--- Task list ---
1 – Decide whether each statement about the course description agrees with it. Answer yes or no for each, and quote the words from the course description that settle it.
(a) The course looks at the potential of diet change as a solution.
(b) The course tests hypotheses only about how diets relate to health.
(c) The course description says our diets contribute to unethical treatment of animals.
2 – The course description names a crisis with a hyphenated term. List every part of that term.
3 – Write the next part of the course description, starting after its final sentence.

--- Page excerpt ---
*****

Yet our diets are literally killing us, destroying our environment and driving global climate change, and doing this in ways that contributes to social injustice and unethical treatment of animals.

What can we do about it?

 

   

In Diet & Global Climate Change we analyze the global food-climate-health-equity crisis and the potential of diet change as a solution.

This course will empower you to participate in the important discussions and decisions about our diet and climate happening every day. We will analyze theories, data and values from different viewpoints, and test hypotheses about the relationship of diets to climate change, health, and social justice.

*****

--- Saved entries ---
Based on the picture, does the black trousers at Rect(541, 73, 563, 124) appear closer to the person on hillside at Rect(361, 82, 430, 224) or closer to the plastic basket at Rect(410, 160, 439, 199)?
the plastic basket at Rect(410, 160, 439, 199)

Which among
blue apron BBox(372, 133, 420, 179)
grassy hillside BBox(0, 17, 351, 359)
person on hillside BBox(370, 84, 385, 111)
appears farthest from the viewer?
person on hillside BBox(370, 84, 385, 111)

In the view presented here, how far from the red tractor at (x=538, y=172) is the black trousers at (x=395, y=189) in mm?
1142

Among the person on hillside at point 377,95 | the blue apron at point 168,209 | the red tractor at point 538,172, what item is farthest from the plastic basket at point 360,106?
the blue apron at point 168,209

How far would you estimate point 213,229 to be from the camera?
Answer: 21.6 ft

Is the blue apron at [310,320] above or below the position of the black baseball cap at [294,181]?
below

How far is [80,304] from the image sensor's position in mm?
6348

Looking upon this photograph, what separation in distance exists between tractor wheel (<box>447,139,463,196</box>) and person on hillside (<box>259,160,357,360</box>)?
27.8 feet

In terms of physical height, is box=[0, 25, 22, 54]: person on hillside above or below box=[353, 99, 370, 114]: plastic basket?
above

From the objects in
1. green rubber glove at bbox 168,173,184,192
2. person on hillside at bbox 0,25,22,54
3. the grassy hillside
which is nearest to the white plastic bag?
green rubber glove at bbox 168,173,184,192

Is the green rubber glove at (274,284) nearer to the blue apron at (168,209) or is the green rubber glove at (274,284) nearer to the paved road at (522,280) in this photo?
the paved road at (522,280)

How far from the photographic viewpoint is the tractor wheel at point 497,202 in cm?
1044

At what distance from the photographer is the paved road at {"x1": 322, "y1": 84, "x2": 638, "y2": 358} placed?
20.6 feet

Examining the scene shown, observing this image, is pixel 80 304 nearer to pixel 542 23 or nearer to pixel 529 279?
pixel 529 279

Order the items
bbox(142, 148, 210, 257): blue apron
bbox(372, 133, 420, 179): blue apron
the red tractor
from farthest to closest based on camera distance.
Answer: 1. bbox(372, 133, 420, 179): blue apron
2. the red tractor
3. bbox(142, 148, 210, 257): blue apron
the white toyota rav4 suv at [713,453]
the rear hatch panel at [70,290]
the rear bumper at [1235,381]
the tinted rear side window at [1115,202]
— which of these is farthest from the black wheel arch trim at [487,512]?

*****

--- Results by task ---
1 –
(a) Yes: "the potential of diet change as a solution."
(b) No: "test hypotheses about the relationship of diets to climate change, health, and social justice."
(c) Yes: "contributes to social injustice and unethical treatment of animals."

2 – food, climate, health, equity

3 –
A basic assumption of this course is that anthropogenic global climate change (GCC) is the biggest threat to the living Earth as humans and many other species have known it. It is highly probable that if humans and many other species are to survive much beyond the next century, we will have to mitigate anthropogenic GCC. We need new approaches that reduce our total impact. It requires thinking beyond the Neolithic, including rethinking our diets.powerplate

“Diet” in this course means the combination of foods habitually eaten by individuals and populations. Diets vary by type, e.g. omnivore, vegetarian, or vegan, and by the quantity and quality of nutrients they contain, by their affect on our health, and by their journey to our plates, e.g. foods can be local v. non-local, processed v. unprocessed, organically v. conventionally grown, fair trade or not, grown on small or large farms, grown by workers treated justly or not, and inflicting suffering on animals or not.

The major questions we will address in Diet and Global Climate Change class are:

  • How can diet change reduce:
    • greenhouse gas emissions (GHGE) in the agrifood system, from inputs like fertilizers, to food waste?
    • the risk for diet-related diseases like diabetes, heart disease, and cancers, and GHGE from health care?
  • How do knowledge, values, food environments, food corporations, and government policies, affect our diets?
  • What changes can we make on our UCSB campus and in our communities to support better food choices and diets?
  • How can we help to motivate diet change for friends and family, communities, and policy makers?